Three Generations, Three Wars: African American Veterans

Abstract

“Purpose: This article emerged from pilot research exploring experiences of war and suffering among African American veterans who served in World War II, the Korean War, and the Vietnam War. Men’s experiences as soldiers reflected both racism and the social change that occurred in the Unites States while they served. Design and Methods: We used techniques of narrative elicitation, conducting qualitative, ethnographic interviews with each of five veterans in his home. Interviews focused on unique and shared experiences as an African American man and a soldier. Results: Three important themes emerged: (a) Expectations related to War—Although men viewed service to country as an expected part of life, they also expected equal treatment in war, which did not occur; (b) Suffering as an African American— Informants interpreted experiences of suffering in war as related to the lower status of African American servicemen; and (c) Perception of present identity—Each man was honed by the sum of his experiences, including those of combat, racism, and postwar opportunities and obstacles. Implications: From 40 to 70 years after the wars were fought, there are few scholarly narrative studies on African American veterans, despite the fact that Korean War Veterans are entering old–old age and few World War II Veterans are alive. The value of pilot research that offers narratives of unheard voices is significant; larger studies can interview more African American veterans to advance knowledge that might soon be lost.”

Implications

For Practice

Given the distinctive personality and role of each veteran who served in World War II, the Korean War, and the Vietnam War, we encourage veterans to document their experiences about military service and their return home. As this article reveals, in sharing accounts of their service, veterans recalled not only the injustice they endured but also their triumph in overcoming obstacles against success. Unfair treatment of African Americans during and after their service, particularly in World War II and the Korean War, filtered into American and foreign consciousness and eventually led to a transformation of the cultural mindset about racism in the US military and in American society. Although African American service members were essential to the U.S. war effort, official accounts of their service, particularly during WWII, often excluded or misreported their contributions and focused on what “black units” lacked or failed to accomplish. This article serves as a correction for misreported and excluded contributions, and reveals how unrecognized bravery in war both hurt and motivated veterans. Presently, Gulf War I and OEF/OIF/OND veterans could benefit from hearing older veterans’ voices as they realize how far the military and our country have come in appreciating diverse cultures and worldviews, and how far we have yet to go.

For Policy

In 1948, President Truman made segregation in the military unlawful. Although change was slow, by the time of the Vietnam War, a raised racial consciousness by African Americans forged a struggle toward racial equality at home and in the military. Continuing efforts to prohibit intolerance and discrimination due to ethnicity, gender, and sexual orientation is crucial. Acknowledging the value of each service member in a unit, regardless of rank, also is key. The DoD and policymakers might consider using the narrative experiences of veterans to continue to introduce policies and programs that encourage diversity.

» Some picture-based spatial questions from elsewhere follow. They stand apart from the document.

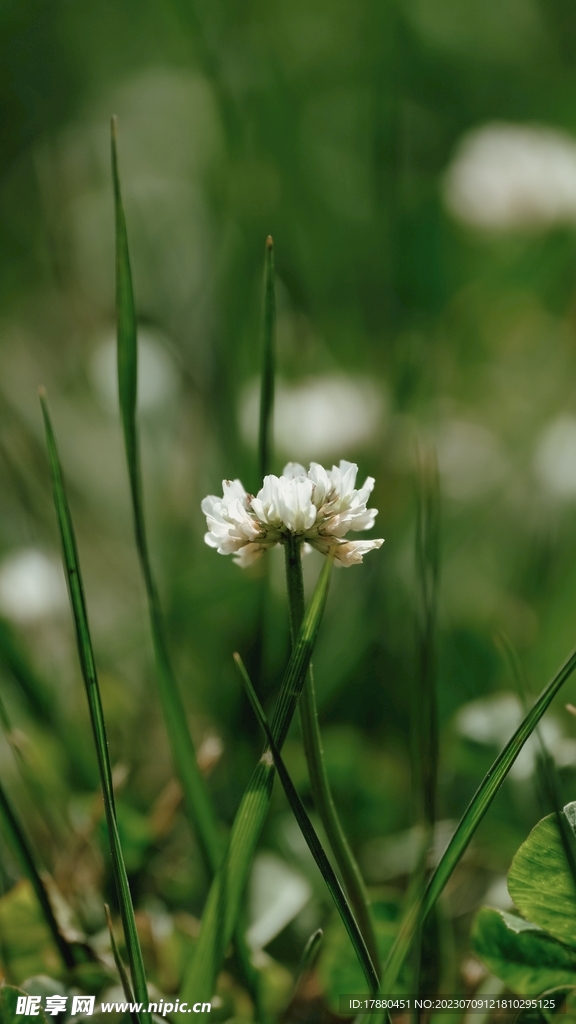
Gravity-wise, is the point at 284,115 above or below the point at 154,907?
above

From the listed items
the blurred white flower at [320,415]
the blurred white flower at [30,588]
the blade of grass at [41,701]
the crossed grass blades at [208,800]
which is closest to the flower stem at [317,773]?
the crossed grass blades at [208,800]

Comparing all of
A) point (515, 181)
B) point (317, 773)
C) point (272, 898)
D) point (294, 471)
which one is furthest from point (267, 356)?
point (515, 181)

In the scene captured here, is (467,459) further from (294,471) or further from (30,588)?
(294,471)

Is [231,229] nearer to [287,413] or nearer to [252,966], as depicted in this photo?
[287,413]

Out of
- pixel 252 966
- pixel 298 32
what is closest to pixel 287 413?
pixel 252 966

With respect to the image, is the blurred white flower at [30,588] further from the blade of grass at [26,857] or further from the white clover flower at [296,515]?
the white clover flower at [296,515]

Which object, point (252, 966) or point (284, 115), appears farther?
point (284, 115)
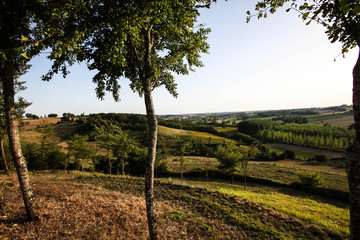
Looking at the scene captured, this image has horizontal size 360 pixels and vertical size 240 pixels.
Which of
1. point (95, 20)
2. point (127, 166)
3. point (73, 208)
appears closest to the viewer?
point (95, 20)

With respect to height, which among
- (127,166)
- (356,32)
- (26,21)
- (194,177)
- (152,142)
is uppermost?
(26,21)

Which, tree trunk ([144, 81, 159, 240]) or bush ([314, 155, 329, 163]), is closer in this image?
tree trunk ([144, 81, 159, 240])

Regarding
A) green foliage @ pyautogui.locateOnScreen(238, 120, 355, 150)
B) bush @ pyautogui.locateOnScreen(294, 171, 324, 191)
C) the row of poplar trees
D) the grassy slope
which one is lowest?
green foliage @ pyautogui.locateOnScreen(238, 120, 355, 150)

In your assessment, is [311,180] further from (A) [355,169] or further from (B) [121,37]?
(B) [121,37]

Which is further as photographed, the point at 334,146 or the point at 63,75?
the point at 334,146

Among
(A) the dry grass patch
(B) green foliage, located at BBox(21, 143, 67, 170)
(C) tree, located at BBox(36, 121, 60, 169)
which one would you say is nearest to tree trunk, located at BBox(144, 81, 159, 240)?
(A) the dry grass patch

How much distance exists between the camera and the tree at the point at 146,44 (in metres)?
3.89

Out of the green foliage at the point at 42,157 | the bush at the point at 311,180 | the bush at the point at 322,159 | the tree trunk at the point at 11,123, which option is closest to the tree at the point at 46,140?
the green foliage at the point at 42,157

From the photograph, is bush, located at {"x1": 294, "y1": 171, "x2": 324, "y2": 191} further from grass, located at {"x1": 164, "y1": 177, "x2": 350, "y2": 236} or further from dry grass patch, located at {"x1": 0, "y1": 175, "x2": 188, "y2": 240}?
dry grass patch, located at {"x1": 0, "y1": 175, "x2": 188, "y2": 240}

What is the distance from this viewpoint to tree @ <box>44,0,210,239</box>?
389cm

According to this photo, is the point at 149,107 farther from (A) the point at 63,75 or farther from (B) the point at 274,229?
(B) the point at 274,229

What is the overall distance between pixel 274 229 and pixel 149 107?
8.04 meters

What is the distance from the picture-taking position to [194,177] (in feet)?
99.5

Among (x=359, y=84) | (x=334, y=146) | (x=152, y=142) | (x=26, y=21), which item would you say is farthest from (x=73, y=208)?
(x=334, y=146)
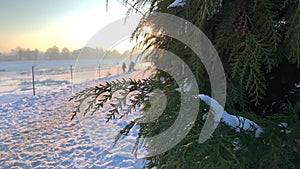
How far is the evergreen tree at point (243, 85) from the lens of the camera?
794mm

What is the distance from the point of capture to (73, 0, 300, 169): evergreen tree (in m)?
0.79

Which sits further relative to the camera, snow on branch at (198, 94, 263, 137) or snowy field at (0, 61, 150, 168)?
snowy field at (0, 61, 150, 168)

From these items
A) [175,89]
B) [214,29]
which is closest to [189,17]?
[214,29]

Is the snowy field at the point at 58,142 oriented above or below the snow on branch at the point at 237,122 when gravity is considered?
below

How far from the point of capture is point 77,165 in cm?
389

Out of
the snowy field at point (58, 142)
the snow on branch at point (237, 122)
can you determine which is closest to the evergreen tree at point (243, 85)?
the snow on branch at point (237, 122)

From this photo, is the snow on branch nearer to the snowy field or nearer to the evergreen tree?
the evergreen tree

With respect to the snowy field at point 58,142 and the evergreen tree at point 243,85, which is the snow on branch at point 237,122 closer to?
the evergreen tree at point 243,85

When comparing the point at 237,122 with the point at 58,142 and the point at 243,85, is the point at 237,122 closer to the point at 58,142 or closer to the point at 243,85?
the point at 243,85

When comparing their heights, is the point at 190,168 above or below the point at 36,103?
above

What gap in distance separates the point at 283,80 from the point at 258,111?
167 mm

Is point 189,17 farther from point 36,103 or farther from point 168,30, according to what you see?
point 36,103

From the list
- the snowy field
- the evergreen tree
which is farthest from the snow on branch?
the snowy field

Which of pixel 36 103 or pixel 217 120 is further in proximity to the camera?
pixel 36 103
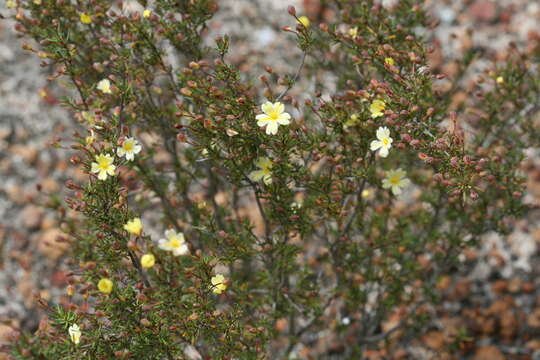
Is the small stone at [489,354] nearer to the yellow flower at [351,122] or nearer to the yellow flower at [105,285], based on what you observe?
the yellow flower at [351,122]

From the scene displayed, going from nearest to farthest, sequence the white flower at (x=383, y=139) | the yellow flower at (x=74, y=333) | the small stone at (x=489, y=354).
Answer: the yellow flower at (x=74, y=333) → the white flower at (x=383, y=139) → the small stone at (x=489, y=354)

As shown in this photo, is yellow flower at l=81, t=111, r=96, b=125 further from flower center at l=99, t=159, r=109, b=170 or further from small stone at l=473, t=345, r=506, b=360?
small stone at l=473, t=345, r=506, b=360

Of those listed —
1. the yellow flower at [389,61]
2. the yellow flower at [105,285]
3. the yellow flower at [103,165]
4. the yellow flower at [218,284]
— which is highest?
the yellow flower at [389,61]

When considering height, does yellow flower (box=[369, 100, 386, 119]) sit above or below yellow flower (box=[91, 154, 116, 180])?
above

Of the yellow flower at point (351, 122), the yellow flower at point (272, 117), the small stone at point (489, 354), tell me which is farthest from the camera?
the small stone at point (489, 354)

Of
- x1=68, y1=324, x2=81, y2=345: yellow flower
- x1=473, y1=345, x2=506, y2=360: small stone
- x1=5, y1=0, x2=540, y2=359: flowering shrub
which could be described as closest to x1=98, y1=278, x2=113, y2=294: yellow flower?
x1=5, y1=0, x2=540, y2=359: flowering shrub

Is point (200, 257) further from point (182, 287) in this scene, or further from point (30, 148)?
point (30, 148)

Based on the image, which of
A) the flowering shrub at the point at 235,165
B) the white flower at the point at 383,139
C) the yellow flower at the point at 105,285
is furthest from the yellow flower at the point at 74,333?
the white flower at the point at 383,139

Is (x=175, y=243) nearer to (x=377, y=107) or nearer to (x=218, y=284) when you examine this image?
(x=218, y=284)
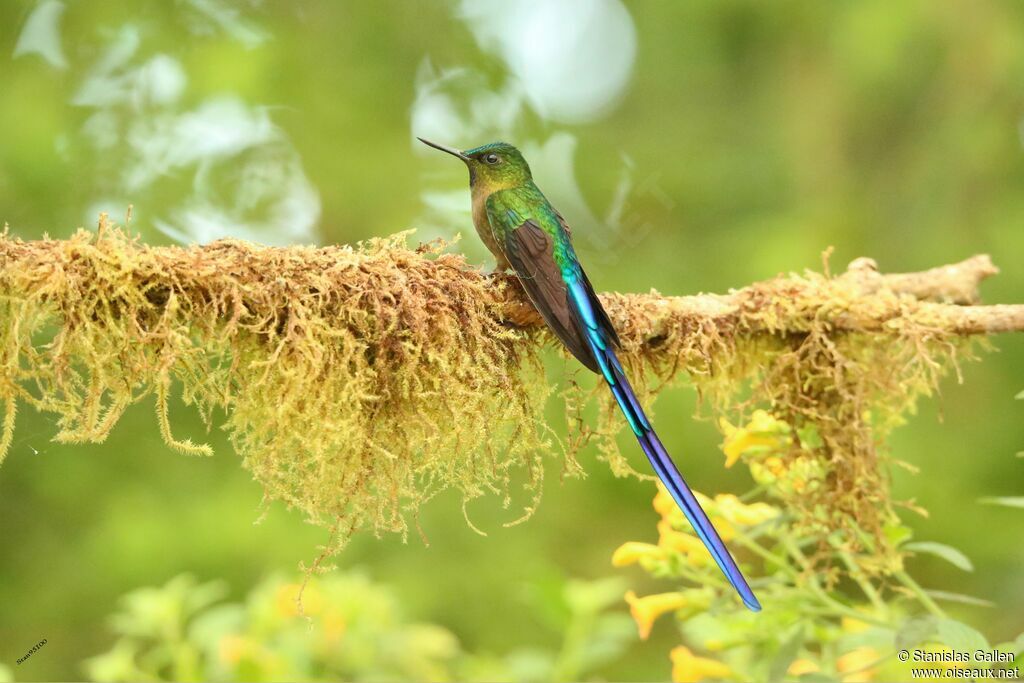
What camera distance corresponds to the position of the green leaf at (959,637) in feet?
5.68

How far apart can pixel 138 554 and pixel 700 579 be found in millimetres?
3678

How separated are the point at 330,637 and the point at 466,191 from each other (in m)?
3.49

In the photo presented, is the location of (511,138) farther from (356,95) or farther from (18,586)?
(18,586)

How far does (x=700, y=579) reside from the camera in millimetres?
2213

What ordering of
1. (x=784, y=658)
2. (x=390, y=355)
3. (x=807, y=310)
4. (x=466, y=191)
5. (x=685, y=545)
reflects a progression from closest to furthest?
1. (x=784, y=658)
2. (x=390, y=355)
3. (x=685, y=545)
4. (x=807, y=310)
5. (x=466, y=191)

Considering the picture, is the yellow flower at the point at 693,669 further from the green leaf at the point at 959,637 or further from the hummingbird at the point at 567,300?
the green leaf at the point at 959,637

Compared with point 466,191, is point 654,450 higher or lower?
lower

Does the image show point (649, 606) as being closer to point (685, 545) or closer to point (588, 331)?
point (685, 545)

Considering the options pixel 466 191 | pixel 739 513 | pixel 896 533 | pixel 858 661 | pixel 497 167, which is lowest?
pixel 858 661

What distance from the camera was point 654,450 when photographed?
2133mm

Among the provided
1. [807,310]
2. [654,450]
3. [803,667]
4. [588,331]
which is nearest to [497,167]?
[588,331]

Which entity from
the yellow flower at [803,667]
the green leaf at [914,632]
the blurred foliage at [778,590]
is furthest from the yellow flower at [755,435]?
the green leaf at [914,632]

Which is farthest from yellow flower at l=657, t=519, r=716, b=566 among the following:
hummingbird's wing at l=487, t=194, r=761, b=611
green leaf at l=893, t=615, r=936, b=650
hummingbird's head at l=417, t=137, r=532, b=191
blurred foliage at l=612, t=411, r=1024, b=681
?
hummingbird's head at l=417, t=137, r=532, b=191

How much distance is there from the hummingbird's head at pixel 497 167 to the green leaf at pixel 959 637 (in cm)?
143
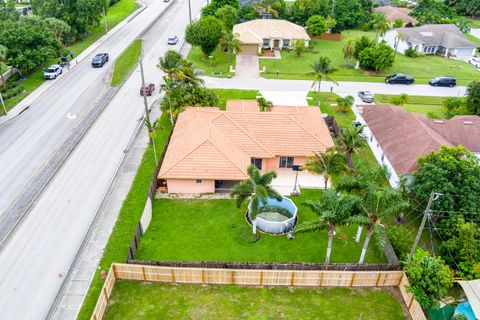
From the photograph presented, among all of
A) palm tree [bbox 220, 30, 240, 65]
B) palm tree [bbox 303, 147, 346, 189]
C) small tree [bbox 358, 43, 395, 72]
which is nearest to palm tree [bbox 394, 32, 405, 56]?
small tree [bbox 358, 43, 395, 72]

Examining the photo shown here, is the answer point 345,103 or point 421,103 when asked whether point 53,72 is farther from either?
point 421,103

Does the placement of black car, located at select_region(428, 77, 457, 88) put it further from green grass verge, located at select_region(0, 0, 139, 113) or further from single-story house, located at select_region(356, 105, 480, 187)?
green grass verge, located at select_region(0, 0, 139, 113)

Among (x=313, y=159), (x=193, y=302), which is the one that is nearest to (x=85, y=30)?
(x=313, y=159)

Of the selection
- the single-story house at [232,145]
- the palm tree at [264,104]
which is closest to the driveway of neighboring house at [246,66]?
the palm tree at [264,104]

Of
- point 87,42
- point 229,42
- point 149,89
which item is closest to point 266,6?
point 229,42

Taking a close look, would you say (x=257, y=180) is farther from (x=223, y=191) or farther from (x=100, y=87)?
(x=100, y=87)
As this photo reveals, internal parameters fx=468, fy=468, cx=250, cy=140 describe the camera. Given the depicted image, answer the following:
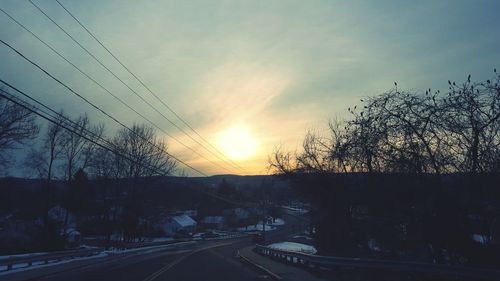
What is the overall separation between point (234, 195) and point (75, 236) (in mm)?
69119

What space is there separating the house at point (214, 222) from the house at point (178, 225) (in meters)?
18.5

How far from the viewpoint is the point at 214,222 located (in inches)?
5861

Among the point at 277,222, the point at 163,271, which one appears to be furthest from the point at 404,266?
the point at 277,222

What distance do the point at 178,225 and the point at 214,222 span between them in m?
32.2

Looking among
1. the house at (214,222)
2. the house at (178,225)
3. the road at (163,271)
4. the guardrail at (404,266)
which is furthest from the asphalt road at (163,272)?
the house at (214,222)

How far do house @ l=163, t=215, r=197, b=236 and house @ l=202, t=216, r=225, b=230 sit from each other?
1850 cm

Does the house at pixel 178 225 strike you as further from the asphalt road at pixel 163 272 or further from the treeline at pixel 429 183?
the treeline at pixel 429 183

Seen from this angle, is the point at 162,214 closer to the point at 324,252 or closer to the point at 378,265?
the point at 324,252

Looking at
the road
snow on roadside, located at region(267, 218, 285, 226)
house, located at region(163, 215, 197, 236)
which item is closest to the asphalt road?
the road

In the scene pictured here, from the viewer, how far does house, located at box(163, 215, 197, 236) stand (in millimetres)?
113494

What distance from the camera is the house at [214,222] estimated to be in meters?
148

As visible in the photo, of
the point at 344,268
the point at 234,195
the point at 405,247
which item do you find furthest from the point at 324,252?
the point at 234,195

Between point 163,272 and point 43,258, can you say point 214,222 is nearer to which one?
point 43,258

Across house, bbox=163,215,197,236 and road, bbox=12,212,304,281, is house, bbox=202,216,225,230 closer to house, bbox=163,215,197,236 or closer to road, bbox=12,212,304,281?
house, bbox=163,215,197,236
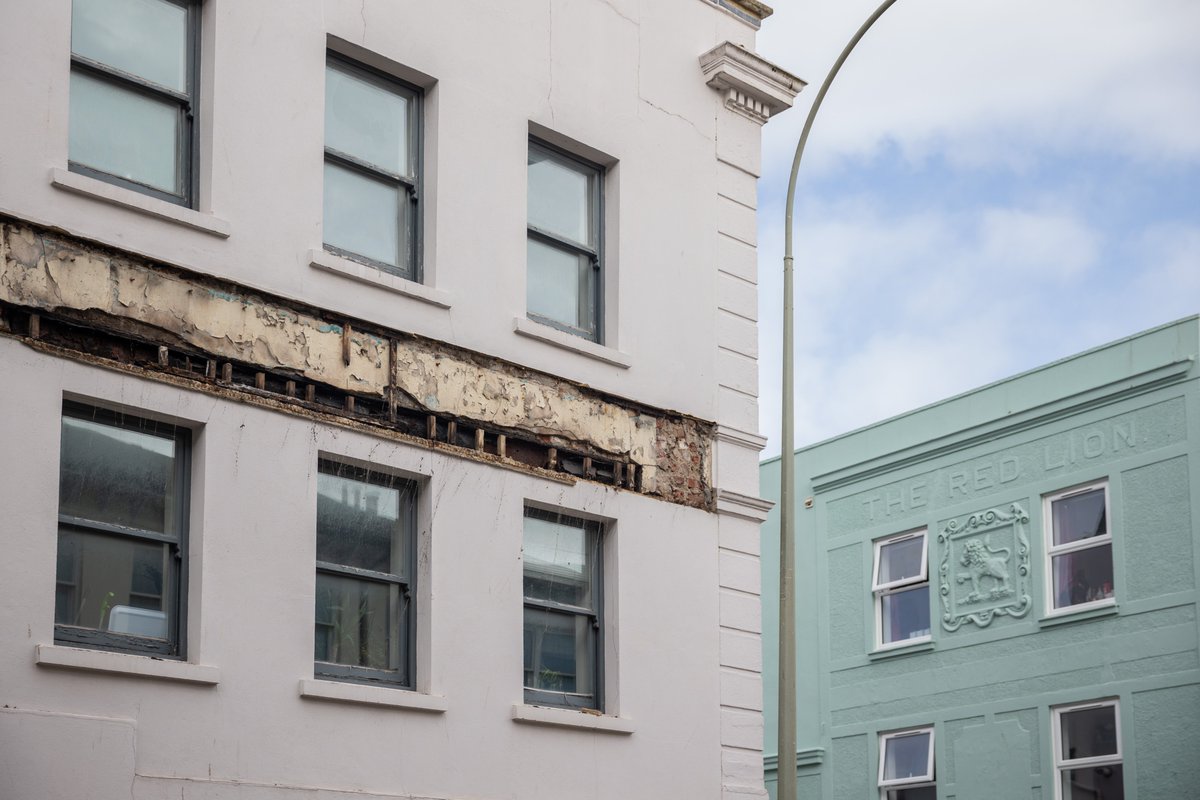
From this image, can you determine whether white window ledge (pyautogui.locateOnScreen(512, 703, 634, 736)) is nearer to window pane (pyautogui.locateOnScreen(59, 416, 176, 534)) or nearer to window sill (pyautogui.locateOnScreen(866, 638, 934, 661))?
window pane (pyautogui.locateOnScreen(59, 416, 176, 534))

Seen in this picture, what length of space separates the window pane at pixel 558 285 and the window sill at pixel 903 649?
11.5 m

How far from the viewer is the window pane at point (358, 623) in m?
11.8

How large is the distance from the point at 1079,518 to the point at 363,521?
13.0m

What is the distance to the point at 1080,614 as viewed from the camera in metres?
21.9

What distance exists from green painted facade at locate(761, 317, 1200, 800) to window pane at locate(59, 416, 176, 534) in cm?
1407

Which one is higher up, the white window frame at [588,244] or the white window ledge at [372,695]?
the white window frame at [588,244]

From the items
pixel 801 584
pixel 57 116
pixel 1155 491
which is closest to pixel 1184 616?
pixel 1155 491

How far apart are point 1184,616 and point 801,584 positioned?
23.0 feet

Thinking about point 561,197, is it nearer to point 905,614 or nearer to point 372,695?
point 372,695

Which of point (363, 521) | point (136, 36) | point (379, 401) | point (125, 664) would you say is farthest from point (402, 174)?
point (125, 664)

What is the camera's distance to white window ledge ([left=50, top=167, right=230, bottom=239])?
10602 millimetres

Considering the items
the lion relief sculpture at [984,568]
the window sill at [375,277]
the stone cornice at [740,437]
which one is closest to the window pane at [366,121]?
the window sill at [375,277]

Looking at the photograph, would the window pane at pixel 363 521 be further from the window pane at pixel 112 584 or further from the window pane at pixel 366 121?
the window pane at pixel 366 121

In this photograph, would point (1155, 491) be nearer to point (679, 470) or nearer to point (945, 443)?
point (945, 443)
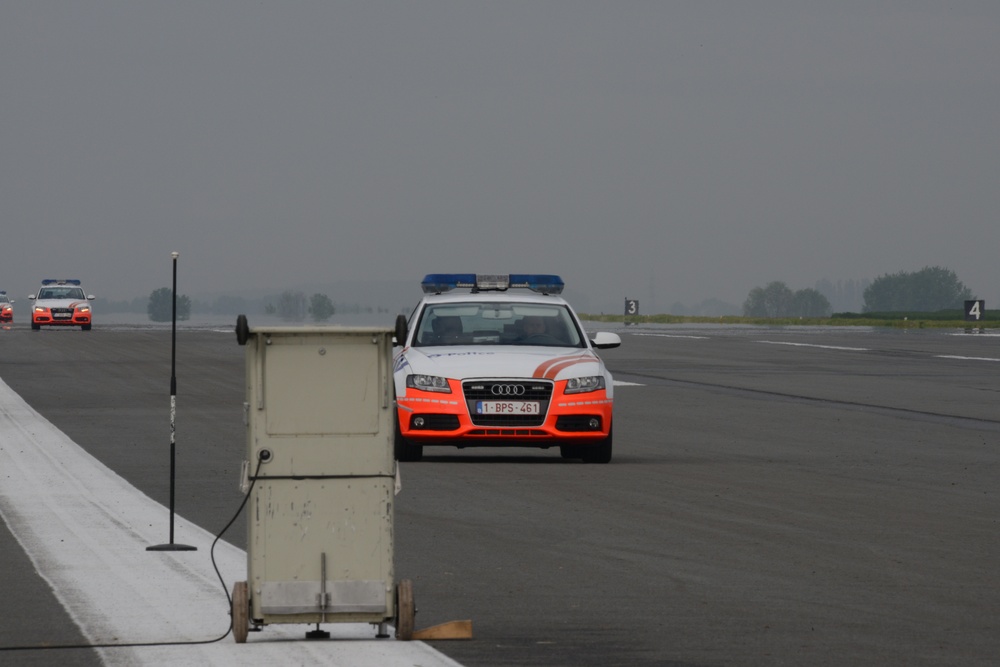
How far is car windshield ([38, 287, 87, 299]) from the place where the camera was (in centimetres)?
6272

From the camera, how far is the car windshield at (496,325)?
55.7 feet

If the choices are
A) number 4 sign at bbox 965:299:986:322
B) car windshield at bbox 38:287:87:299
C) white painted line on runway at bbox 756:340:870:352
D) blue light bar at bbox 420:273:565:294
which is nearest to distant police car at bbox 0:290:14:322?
car windshield at bbox 38:287:87:299

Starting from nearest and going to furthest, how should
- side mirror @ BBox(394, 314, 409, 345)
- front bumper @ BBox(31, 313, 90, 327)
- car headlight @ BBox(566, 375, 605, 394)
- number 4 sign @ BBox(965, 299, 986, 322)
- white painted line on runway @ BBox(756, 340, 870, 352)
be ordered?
side mirror @ BBox(394, 314, 409, 345) → car headlight @ BBox(566, 375, 605, 394) → white painted line on runway @ BBox(756, 340, 870, 352) → front bumper @ BBox(31, 313, 90, 327) → number 4 sign @ BBox(965, 299, 986, 322)

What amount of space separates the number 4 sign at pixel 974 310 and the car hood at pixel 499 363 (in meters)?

It is important for future US presidents to continue to encourage racial, gender, and sexual equality and tolerance in the military, as did President Obama. When he repealed the Don’t ask, Don’t Tell policy, he reduced the possibility of discrimination against service members who identify as LGBTQ.

For Future Research

This study reveals the complex memories of African American veterans’ who served in World War II, Korea, or the Vietnam War, and how their experiences highlighted racial tension in the military and in the US. Although the youngest Vietnam War veteran is currently in his sixties, we know little about his experience in war from his perspective and in his words. A limitation of this study is its small sample size. Therefore, we suggest researchers continue to collect data on this important topic, particularly through qualitative methods. It is through the detailed responses to open-ended questions that we learn from the experts— those who served and whose voices we have not heard—about war experiences and suffering in war.